Tubulin is the target of some of the most widely used and time-honored anticancer tubulin-binding agents (TBAs). The clinical
usefulness of many TBAs has been held back as a result of tumor cell drug-resistance. The elucidation of the three-dimensional structure
of αβ-tubulin dimer has provided an opportunity for rational drug design aimed at generating compounds that will target tubulin in therapeutically
more efficacious ways compared to presently available drugs. An issue to be addressed is which one(s) of the tubulin species,
their isotypes, or their posttranslationally modified forms, should be specifically targeted in cancer chemotherapy. This review offers a
critical appraisal of current knowledge on tubulins in cancer and an update on new anti-neoplastic microtubule-targeted treatment strategies.
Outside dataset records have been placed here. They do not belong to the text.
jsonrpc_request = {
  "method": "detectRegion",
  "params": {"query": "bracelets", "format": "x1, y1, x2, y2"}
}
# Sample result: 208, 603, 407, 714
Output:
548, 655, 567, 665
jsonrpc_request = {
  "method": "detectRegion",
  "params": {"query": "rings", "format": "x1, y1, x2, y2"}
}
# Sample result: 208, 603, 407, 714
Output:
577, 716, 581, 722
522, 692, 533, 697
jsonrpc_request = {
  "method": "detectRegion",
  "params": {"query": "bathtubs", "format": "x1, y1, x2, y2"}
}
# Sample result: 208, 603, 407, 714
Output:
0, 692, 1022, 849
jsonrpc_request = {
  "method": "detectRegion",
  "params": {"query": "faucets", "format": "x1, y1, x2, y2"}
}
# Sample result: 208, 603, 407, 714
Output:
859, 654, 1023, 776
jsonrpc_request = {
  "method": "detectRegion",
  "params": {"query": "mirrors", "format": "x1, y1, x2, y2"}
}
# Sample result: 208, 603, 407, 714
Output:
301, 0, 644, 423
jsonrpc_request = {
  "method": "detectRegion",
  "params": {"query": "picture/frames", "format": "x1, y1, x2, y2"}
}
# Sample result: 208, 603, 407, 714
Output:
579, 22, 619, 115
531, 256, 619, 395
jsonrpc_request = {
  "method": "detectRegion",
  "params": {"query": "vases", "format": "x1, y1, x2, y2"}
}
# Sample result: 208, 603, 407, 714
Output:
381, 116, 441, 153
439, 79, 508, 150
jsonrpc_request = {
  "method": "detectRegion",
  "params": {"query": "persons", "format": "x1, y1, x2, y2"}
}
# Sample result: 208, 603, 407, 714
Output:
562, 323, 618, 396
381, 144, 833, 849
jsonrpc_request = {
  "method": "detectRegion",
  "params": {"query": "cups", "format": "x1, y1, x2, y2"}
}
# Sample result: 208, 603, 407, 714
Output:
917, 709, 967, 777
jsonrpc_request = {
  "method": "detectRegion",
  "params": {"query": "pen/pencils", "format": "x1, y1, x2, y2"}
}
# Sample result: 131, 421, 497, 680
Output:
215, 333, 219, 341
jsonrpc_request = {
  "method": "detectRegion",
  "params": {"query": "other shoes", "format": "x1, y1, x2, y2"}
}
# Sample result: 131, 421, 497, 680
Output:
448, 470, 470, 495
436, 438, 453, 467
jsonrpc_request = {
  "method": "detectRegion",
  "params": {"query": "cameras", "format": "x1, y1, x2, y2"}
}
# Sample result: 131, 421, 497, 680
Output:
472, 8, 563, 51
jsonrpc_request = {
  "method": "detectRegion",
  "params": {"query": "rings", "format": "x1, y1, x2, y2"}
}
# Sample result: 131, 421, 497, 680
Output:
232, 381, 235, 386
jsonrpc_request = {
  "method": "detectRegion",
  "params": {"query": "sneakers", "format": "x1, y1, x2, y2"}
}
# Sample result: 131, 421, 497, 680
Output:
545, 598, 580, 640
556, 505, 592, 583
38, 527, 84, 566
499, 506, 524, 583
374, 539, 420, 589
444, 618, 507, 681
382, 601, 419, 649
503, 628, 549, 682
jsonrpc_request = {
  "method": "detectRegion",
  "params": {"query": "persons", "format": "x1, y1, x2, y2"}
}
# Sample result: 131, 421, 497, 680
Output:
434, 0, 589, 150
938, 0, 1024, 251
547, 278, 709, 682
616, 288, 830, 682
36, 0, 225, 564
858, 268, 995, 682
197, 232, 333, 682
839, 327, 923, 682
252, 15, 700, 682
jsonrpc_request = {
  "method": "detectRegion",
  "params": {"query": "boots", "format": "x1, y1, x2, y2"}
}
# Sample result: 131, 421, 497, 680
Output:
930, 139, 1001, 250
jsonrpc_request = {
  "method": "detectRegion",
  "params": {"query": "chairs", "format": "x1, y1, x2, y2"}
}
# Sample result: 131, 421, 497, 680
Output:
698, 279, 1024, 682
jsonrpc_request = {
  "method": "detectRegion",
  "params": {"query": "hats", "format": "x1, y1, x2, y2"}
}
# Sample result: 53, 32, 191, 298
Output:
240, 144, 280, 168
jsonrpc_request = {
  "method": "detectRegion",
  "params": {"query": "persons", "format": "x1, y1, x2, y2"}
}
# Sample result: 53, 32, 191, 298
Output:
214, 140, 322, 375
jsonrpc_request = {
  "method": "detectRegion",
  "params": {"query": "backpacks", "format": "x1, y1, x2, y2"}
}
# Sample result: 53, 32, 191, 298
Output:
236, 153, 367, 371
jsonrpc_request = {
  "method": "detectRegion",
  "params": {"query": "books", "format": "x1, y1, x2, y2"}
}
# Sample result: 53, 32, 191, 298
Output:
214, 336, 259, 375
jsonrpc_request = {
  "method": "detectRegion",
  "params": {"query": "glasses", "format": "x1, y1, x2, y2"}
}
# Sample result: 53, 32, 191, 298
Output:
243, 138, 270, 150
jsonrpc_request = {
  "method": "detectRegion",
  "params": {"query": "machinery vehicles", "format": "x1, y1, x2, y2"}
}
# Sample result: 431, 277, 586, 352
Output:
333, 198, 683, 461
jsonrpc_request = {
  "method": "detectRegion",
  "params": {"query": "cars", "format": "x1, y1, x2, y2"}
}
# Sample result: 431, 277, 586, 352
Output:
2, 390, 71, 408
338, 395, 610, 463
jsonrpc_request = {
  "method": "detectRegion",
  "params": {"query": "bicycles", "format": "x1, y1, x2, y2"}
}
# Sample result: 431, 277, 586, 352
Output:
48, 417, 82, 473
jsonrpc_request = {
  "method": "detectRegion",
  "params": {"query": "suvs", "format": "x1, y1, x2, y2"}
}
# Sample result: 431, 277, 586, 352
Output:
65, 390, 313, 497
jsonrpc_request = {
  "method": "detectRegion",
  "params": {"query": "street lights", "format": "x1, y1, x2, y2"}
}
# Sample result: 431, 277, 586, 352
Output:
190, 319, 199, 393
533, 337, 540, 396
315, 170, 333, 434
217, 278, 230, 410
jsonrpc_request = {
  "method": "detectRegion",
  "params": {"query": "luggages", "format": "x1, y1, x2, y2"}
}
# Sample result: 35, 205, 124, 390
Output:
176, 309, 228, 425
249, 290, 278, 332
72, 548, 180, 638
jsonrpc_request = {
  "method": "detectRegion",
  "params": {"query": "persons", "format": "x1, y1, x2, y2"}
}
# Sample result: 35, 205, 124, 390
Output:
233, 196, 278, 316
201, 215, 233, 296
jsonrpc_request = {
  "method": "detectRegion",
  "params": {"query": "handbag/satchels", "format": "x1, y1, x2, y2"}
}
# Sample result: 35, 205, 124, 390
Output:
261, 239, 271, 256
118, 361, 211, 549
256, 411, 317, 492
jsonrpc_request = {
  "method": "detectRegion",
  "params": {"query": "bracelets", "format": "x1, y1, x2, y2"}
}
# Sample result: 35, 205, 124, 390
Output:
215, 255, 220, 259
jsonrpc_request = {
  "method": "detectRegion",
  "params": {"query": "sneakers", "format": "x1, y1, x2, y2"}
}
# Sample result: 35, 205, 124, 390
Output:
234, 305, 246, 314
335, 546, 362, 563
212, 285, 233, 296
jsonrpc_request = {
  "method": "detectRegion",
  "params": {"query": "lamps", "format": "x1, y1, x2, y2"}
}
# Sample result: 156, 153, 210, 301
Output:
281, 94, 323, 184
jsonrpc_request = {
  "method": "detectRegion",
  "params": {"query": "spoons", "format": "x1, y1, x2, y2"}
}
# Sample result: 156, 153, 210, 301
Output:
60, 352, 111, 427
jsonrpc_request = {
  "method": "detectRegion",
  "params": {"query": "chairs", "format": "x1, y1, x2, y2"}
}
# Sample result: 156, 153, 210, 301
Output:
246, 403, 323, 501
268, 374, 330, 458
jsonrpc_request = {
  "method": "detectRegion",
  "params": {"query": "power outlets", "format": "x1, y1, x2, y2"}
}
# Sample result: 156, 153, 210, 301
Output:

Specifically, it examines, across disciplines, cellular/molecular, biochemical, clinical/pathological, and pharmacological aspects of
β-tubulin isotypes, posttranslational modifications of tubulin dimers, γ-tubulin and microtubule nucleation, and microtubule regulatory
proteins. Emphasis is placed on the overexpression of (i) the βIII isotype, which functions as a survival factor associated with dynamic
instability of microtubules; (ii) γ-tubulin, a key microtubule nucleating protein; and (iii) the microtubule severing enzyme spastin, involved
in cell motility and proliferation of glioblastoma cells. The role of βIII-tubulin in resistance of cancer cells to taxanes is examined.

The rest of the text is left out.